▶ **GIVEN TEXT**
The Corner

The Final Voyage of the Enterprise

Enterprise Departs on Final Deployment

USS ENTERPRISE, At Sea (NNS) — The aircraft carrier USS Enterprise (CVN 65) departed Norfolk Naval Station March 11 on the ship’s 22nd and final deployment.

Enterprise is slated to deploy to the U.S. Navy’s 5th and 6th Fleet areas of operation as part of an ongoing rotation of U.S. forces supporting maritime security operations in international waters around the globe. …

Enterprise is scheduled for deactivation and eventual decommissioning following its anticipated return later this year, marking the end of the carrier’s legendary 50-plus years of service.

What, you thought I meant something else?

Hopefully the Navy will come up with a better way to honor the world’s first nuclear aircraft carrier than its esteemed predecessor, the WWII Enterprise, CV-6, which was chopped up for scrap in New Jersey. (A new book traces the history of CV-6; here’s the author’s presentation at the Pritzker Military Library.) Not every carrier can or should be preserved, and they’re very expensive to maintain, which is why there are only six, I think, decommissioned carriers serving as museums. But apparently there’s a possibility its island, the part that sticks up above the flight deck, might be placed somewhere as a memorial, which would be a lot cheaper to maintain, and really cool. Anyway, it’d be better than self-destructing and crashing into the Genesis planet.

But after this year the U.S. Navy will no longer have an Enterprise, which is why there’s a petition to name the next planned carrier, CVN-80, the USS Enterprise. Sign it, because we’ve gotten into the habit of naming our greatest warships after politicians, and not even dead ones — one of the newest carriers is the USS George H. W. Bush. Look, I voted for the guy, and he was a whole lot better than the current occupant, but nothing named by the U.S. government — not a building, not a scholarship program, certainly not one of the greatest warships built by mankind — should be named after a living person. Except for posthumous Medal of Honor recipients, it seems to me you should be dead for 50 years, preferably 100, before your name is even eligible to be considered for a naval ship.

And while we’re naming ships after Jimmy Carter and John Murtha and Bob Hope, keep in mind there’s no USS Lexington or Yorktown or Saratoga or Midway or Khe Sanh or, if we want to name them after people, Benjamin Franklin or John Adams or Jefferson or Madison or Monroe or Jackson. There have been nearly 1,000 Marine and Navy combat deaths in Iraq and Afghanistan — any one of those is more appropriate as the name of a ship than the USS Gabrielle Giffords.

▶ **STUDY MATERIAL**
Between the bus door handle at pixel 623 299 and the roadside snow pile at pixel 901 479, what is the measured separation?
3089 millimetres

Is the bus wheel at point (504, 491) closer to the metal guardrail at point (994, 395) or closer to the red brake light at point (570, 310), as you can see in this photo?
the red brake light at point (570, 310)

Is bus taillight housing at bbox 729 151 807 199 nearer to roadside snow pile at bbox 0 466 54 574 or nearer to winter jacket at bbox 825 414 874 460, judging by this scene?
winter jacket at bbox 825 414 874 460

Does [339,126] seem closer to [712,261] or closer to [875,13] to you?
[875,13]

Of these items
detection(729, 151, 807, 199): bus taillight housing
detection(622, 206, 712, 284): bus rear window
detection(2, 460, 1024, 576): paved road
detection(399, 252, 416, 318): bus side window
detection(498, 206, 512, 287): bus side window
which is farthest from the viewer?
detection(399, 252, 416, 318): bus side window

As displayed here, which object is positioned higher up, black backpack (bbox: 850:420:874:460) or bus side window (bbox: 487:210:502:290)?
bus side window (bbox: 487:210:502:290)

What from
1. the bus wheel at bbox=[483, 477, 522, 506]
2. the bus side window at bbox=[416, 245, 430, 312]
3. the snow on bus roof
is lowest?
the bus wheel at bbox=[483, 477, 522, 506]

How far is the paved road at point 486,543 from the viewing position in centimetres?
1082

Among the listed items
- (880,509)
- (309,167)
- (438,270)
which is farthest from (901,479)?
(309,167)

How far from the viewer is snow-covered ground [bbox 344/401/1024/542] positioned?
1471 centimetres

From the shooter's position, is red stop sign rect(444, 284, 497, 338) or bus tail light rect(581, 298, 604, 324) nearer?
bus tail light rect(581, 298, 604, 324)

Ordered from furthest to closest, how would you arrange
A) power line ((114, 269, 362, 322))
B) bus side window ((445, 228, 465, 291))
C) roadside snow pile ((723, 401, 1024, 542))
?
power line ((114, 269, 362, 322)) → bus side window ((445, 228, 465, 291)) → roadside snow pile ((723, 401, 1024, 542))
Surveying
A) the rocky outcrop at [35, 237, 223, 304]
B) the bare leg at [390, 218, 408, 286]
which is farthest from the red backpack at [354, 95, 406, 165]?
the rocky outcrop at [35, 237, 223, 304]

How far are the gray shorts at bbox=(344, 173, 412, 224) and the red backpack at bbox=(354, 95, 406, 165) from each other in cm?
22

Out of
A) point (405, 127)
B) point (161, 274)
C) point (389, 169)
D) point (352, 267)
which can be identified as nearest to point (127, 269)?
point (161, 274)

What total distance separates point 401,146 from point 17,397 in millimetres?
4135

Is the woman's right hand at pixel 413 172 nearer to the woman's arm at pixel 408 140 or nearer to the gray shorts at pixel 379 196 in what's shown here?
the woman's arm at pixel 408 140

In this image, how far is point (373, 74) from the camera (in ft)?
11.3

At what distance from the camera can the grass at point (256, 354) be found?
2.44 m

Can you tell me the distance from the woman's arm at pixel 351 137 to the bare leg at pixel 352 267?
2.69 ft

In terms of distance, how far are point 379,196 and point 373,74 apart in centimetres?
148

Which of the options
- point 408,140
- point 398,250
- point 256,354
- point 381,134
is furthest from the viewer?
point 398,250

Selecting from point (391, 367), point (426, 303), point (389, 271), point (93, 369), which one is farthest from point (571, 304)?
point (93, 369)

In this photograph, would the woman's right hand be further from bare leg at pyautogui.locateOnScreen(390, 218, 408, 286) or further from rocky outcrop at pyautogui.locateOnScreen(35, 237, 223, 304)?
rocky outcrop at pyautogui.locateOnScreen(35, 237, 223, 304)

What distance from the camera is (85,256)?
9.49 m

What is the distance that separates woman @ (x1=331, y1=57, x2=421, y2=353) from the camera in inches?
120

▶ **THE PROBLEM**
Could you change the Enterprise piece, giving the stretch from "USS ENTERPRISE, At" through "and final deployment." again with "Norfolk Naval Station" replaced by "Naval Station Norfolk"?

▶ **RESULT OF THE TASK**
USS ENTERPRISE, At Sea (NNS) — The aircraft carrier USS Enterprise (CVN 65) departed Naval Station Norfolk March 11 on the ship’s 22nd and final deployment.